DATA itu langsung jadi perhatian serius Gubernur Jambi, Bapak Al Haris. Angka stunting kita di Jambi, oleh Survei Kesehatan Indonesia (SKI) 2024, tercatat 17,1 persen. Ada kenaikan.
Bagi pemerintah, ini bukan sekadar statistik untuk bahan paparan. Ini adalah panggilan untuk bekerja lebih keras lagi. Terutama di wilayah seperti Tanjung Jabung Timur dan Tebo, di mana angkanya masih di atas 20 persen.
Maka, ketika program Makan Bergizi Gratis (MBG) dari pemerintah pusat bergulir, arahan Gubernur sangat jelas dan tegas, program ini harus kita "Jambi-kan".
Apa artinya? Suksesnya program ini di mata Beliau bukan hanya diukur dari perut anak yang kenyang dan angka stunting yang turun. Tapi, yang tak kalah penting, harus diukur dari seberapa besar perputaran uang dari program ini dinikmati oleh petani, peternak, dan nelayan kita di Jambi.
Programnya bagus. Niatnya mulia. Tapi program dari Jakarta itu ibarat resep masakan. Koki-nya ada di kita. Di Jambi. Mau jadi masakan lezat dan bergizi, atau malah jadi hidangan hambar dan basi?
Uji coba sudah dimulai. Di Kota Jambi. Di Batang Hari. Saya lihat foto-fotonya. Anak-anak tersenyum. Senang. Tentu saja. Siapa tak suka dapat makanan gratis. Tapi saya, anda, kita semua, termasuk pak Gubernur, tentu tak mau berhenti di senyum itu. Kita mau tahu, telur di piring mereka itu telur dari peternak mana? Sayurannya dari kebun siapa?
Jangan-jangan, telurnya dari peternak besar di Jakarta. Dagingnya dari perusahaan beku di Surabaya. Kalau begitu, program ini gagal. Gagal total.
Ya, anaknya kenyang. Tapi peternak lokal kita tetap merenung. Petani kita tetap bingung mau jual hasil panen ke mana. Uang triliunan dari program ini hanya akan ‘lewat’ saja di Jambi. Numpang lewat. Lalu kembali lagi ke kota-kota besar.

* [Data Ditampilkan]
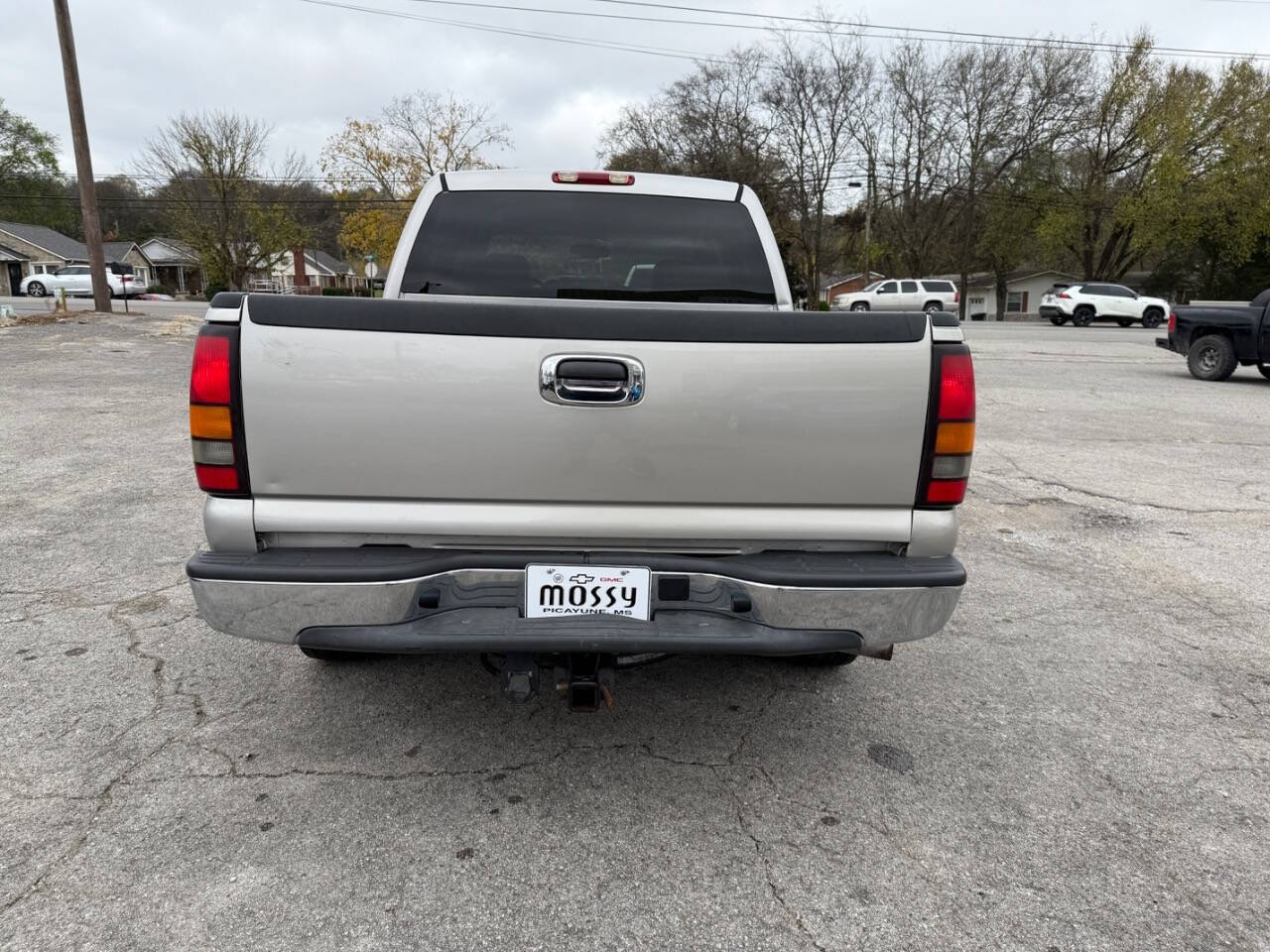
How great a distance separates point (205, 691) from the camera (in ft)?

* [Tujuan A] Menurut teks tentang program MBG di Jambi, berapa persen angka stunting Jambi yang tercatat dalam Survei Kesehatan Indonesia (SKI) 2024?
* [Tujuan B] Cetak bagian teks tentang program MBG di Jambi, mulai dari "DATA itu langsung" dan terus sampai "kita di Jambi.".
* [Tujuan C] Teruskan teks tentang program MBG di Jambi dari kalimat terakhirnya.

* [Jawaban A] 17,1 persen.

* [Jawaban B]
DATA itu langsung jadi perhatian serius Gubernur Jambi, Bapak Al Haris. Angka stunting kita di Jambi, oleh Survei Kesehatan Indonesia (SKI) 2024, tercatat 17,1 persen. Ada kenaikan.
Bagi pemerintah, ini bukan sekadar statistik untuk bahan paparan. Ini adalah panggilan untuk bekerja lebih keras lagi. Terutama di wilayah seperti Tanjung Jabung Timur dan Tebo, di mana angkanya masih di atas 20 persen.
Maka, ketika program Makan Bergizi Gratis (MBG) dari pemerintah pusat bergulir, arahan Gubernur sangat jelas dan tegas, program ini harus kita "Jambi-kan".
Apa artinya? Suksesnya program ini di mata Beliau bukan hanya diukur dari perut anak yang kenyang dan angka stunting yang turun. Tapi, yang tak kalah penting, harus diukur dari seberapa besar perputaran uang dari program ini dinikmati oleh petani, peternak, dan nelayan kita di Jambi.

* [Jawaban C]
Ini yang harus kita cegah. Mati-matian.
Saya membayangkan sebuah sistem. Di Tebo, di mana angka stuntingnya tinggi, para petani ubi kayu, jagung, dan sayur dikumpulkan. Bukan oleh pemerintah. Tapi oleh Koperasi. Ya, Koperasi Merah Putih yang sedang digagas itu harus jadi otaknya.
Koperasi membeli hasil panen mereka. Dengan harga layak. Lalu Koperasi mengolahnya di dapur-dapur umum yang sudah dibantu siapkan oleh TNI dan Polri. Dari dapur itu, makanan didistribusi ke sekolah-sekolah terdekat.
Sederhana?
Tidak.
Tentu tidak.
Tantangannya banyak. Siapa yang mau nalangin (membayar di muka) biaya produksi?
Kabarnya, sistem pembayaran dari pusat memakai model reimburse. UMKM atau koperasi kecil bisa kehabisan napas kalau harus menalangi dulu. Ini harus dicarikan solusinya. Harus.
Lalu soal logistik. Mengantar makanan setiap hari ke sekolah-sekolah di pelosok bukan perkara gampang. Butuh manajemen rantai pasok yang cerdas. Efisien.
Kritik juga sudah terdengar dari pelaksanaan awal. Menunya monoton. Terkesan seremonial. Nah, ini akibatnya jika kita hanya berpikir ‘yang penting program jalan’. Kalau basisnya adalah potensi pangan lokal, menunya pasti bisa beragam. Hari ini ikan patin dari nelayan Tanjab Timur, besok olahan ubi dari petani Tebo, lusa ayam dari peternak Batang Hari.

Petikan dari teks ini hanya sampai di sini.